▶ _Challenge_
Copy the records starting at the beginning and ending at the line that contains "401 centimetres", replacing "floral print dress" with "patterned dress" and leaving everything else unchanged. Leave the pictures out of your answer.

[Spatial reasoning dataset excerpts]
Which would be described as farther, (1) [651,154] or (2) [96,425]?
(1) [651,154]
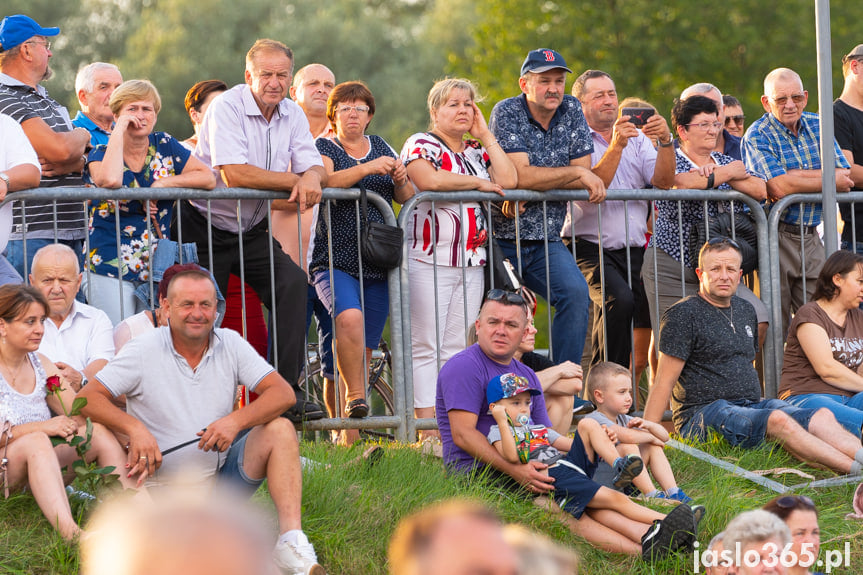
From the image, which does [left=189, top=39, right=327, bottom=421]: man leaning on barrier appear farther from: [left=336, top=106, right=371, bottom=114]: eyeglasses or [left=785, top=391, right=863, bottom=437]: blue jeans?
[left=785, top=391, right=863, bottom=437]: blue jeans

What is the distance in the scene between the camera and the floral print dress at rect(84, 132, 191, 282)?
22.5 ft

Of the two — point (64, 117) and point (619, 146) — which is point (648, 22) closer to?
point (619, 146)

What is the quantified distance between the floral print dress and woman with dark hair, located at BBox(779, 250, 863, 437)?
401 centimetres

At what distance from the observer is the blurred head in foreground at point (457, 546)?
1.55 meters

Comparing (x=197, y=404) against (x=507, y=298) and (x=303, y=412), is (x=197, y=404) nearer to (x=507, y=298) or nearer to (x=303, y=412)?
(x=303, y=412)

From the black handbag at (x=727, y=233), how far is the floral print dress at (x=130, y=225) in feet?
11.5

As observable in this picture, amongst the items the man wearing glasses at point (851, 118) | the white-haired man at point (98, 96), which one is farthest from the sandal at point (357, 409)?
the man wearing glasses at point (851, 118)

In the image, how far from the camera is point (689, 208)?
829 cm

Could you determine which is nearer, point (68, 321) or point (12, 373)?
point (12, 373)

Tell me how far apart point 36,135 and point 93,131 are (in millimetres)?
596

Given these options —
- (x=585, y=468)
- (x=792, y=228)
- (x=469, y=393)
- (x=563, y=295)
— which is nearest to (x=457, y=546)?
(x=469, y=393)

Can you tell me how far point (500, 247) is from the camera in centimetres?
786

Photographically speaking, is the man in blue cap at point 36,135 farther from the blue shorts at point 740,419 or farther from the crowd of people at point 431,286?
the blue shorts at point 740,419

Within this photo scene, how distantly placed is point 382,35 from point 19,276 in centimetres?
2529
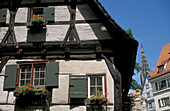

▶ _Output_
Which would be described as farther, (1) [651,154] or (2) [96,425]?
(1) [651,154]
From the image, which does [left=189, top=39, right=327, bottom=421]: man leaning on barrier appear farther from: [left=336, top=106, right=371, bottom=114]: eyeglasses or [left=785, top=391, right=863, bottom=437]: blue jeans?
[left=785, top=391, right=863, bottom=437]: blue jeans

What is the distance in the scene between the camera and the patterned dress at rect(84, 132, 191, 282)?
22.5 ft

Of the two — point (64, 117) and point (619, 146) — which is point (648, 22) closer to?
point (619, 146)

What is the quantified distance between the patterned dress and woman with dark hair, located at BBox(779, 250, 863, 437)?
401 centimetres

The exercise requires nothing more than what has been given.